With Geforce Now (formerly ‘Grid’), customers can stream PC games from NVIDIA’s servers, anywhere they have a solid WiFi connection. The requirements are steep: you need at least a 10 MBPS connection and up to 50 MBPS to play games at 1080p with 60 frames-per-second. If you don’t have a gaming PC, for whatever reason, this is a valuable service at $7.99/month. There is also the option to buy games 1-off but you will still be required to stream them via an active connection to the Internet that meets the above-mentioned requirements.
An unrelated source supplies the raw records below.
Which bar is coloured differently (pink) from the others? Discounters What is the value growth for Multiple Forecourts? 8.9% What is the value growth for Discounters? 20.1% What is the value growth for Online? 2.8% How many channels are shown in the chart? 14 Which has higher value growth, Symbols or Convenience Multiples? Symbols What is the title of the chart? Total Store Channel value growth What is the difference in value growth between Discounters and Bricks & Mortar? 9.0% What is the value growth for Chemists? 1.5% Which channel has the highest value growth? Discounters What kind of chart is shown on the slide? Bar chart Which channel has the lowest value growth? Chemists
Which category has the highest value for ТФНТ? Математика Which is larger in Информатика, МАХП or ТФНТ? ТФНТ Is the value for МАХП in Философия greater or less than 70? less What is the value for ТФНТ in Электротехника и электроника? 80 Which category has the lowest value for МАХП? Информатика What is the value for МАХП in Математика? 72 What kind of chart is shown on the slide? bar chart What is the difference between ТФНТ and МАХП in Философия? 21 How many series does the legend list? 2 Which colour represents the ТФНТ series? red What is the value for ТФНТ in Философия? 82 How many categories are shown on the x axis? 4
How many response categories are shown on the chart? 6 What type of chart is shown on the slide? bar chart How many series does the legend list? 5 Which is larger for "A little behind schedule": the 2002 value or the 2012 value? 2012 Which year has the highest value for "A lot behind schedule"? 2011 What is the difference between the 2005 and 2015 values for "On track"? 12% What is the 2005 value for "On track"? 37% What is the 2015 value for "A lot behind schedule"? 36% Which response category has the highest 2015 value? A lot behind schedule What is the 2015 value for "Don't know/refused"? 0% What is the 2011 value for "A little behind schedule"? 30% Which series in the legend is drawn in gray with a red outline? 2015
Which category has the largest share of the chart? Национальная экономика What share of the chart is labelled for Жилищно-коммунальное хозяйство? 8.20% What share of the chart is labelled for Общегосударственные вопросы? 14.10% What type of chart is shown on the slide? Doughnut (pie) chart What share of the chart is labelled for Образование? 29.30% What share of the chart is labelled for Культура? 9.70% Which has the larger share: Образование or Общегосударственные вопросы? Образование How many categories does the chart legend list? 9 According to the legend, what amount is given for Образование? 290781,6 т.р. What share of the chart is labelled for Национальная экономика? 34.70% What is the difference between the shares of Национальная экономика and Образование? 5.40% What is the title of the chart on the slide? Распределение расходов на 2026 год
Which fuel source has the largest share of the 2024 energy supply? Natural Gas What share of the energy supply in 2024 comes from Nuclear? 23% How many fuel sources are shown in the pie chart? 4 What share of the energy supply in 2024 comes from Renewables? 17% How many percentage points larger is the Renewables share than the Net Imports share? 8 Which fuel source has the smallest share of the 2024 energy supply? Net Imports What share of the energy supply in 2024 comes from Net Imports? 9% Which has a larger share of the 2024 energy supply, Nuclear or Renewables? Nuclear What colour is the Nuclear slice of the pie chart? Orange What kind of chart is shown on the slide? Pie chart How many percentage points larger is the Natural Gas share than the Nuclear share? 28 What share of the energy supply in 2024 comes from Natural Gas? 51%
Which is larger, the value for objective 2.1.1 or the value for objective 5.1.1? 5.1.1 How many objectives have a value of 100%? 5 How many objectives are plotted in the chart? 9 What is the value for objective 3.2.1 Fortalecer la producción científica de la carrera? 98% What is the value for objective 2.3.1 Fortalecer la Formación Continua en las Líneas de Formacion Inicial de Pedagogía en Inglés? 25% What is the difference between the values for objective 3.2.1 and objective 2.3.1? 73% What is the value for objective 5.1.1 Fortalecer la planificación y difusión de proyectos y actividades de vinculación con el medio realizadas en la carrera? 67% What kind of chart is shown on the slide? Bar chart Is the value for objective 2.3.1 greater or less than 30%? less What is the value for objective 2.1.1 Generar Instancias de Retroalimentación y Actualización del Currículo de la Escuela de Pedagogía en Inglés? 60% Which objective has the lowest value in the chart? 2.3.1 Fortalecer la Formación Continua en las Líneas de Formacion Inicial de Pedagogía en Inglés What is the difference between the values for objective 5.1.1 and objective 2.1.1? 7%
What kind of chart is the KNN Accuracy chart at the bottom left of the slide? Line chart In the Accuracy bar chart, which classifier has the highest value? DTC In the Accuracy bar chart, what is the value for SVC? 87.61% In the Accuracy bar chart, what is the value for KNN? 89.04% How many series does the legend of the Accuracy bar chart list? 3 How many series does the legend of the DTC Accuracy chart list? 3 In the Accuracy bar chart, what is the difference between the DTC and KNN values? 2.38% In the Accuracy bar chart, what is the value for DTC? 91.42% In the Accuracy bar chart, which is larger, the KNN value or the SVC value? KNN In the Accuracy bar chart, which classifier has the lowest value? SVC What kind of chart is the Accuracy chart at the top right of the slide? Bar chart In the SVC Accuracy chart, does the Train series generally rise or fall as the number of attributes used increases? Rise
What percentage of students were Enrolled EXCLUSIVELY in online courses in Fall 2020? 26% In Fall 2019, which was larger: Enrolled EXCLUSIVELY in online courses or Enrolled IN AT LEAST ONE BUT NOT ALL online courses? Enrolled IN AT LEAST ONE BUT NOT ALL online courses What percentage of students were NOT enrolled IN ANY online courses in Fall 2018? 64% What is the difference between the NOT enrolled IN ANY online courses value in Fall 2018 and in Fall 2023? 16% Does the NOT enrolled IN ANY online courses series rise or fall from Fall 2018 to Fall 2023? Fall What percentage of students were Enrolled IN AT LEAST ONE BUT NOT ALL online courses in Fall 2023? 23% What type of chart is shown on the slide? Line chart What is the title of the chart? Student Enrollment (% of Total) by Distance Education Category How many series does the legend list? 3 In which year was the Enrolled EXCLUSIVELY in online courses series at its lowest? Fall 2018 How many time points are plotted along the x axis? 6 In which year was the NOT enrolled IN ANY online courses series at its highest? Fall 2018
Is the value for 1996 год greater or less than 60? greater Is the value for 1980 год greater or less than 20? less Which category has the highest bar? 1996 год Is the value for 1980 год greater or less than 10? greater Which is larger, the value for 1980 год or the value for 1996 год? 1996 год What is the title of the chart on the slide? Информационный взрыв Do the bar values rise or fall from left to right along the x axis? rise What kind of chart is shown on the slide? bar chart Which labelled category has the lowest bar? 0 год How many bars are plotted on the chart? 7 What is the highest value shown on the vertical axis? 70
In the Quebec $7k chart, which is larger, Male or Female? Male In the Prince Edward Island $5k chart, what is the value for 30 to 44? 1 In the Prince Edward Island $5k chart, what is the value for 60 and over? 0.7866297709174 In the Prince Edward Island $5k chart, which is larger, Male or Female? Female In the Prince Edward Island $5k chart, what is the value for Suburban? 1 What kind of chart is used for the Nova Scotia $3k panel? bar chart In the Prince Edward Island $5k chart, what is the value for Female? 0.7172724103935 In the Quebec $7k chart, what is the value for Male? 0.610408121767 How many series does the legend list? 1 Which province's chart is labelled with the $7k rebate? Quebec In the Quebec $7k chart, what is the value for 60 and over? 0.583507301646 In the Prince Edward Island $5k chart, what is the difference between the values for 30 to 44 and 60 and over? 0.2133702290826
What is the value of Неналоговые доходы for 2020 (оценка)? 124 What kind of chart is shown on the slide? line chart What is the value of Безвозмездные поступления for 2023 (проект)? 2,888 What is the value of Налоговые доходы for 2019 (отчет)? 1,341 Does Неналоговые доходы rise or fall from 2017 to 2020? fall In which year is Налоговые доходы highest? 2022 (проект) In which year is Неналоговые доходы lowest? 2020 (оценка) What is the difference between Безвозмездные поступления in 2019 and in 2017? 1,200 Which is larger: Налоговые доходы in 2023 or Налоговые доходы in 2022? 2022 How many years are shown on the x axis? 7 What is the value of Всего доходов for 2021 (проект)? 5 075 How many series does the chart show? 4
As a gaming device that should compete with the Nintendo 3DS and PlayStation Vita, the K1 rocks – particularly when paired with the SHIELD Controller. Again, the sources of games are the Android Play Store and the GeForce Now service. But, hold the phone, there is a 3rd source: your GeForce GTX GPU-powered PC (laptop or desktop). The library of games now becomes so vast that the 3Ds an Vita cannot compete, from a sheer numbers perspective. Mobile games for Android and iOS are mostly shallow, pay to win experiences. There are some standouts, such as Angry Birds. For any handheld/tablet to compete with the gaming legends of Nintendo and PlayStation, from a mobile perspective, there needs to be a strong library, instantly. NVIDIA nails that due to the streaming option. But these games are not native to the K1 and only works within your network, which is likely your home. The requirements are not too strenuous in that you need a a GTX model video card to enable streaming. And I’ve found that it’s easy to stream games with minimal lag in my well-equipped home network. If you are only playing games offline, then the K1 cannot compete with the before-mentioned handhelds. But that doesn’t mean it’s a loser. The K1 is a rockstar. It’s a multifaceted tablet with the capability to play PC games. If you can live with the limited storage and you have a stream-ready PC, you’re going to love the gaming capabilities. I like to stream games from my bedroom at night, and sometimes while I’m lounging on the couch and my wife is using the primary television.
Earlier I mentioned a gripe about the thin power and volume buttons. That is just 1 of 2 complaints I have about the K1. The other is the battery life. It’s not terrible, but it’s not great either. The Verge ran a battery test for web surfing and the K1 recorded just under 7 hours of battery life. What that really means is you need to charge it overnight.
The K1 is only $199. That’s not a lot of money for the power this tablet has. Once you add on the optional accessories, such as a cover and controller, the all-in price is closer to $300. Even still, this is more use than you’ll find from other tablets. The K1 is for gamers. They <we> will benefit the most from the power of the K1 processor. The K1 tablet is also great for web surfing and pretty good for entertainment (movies, TV shows). It’s likely the best value in tablets right now (May, 2016).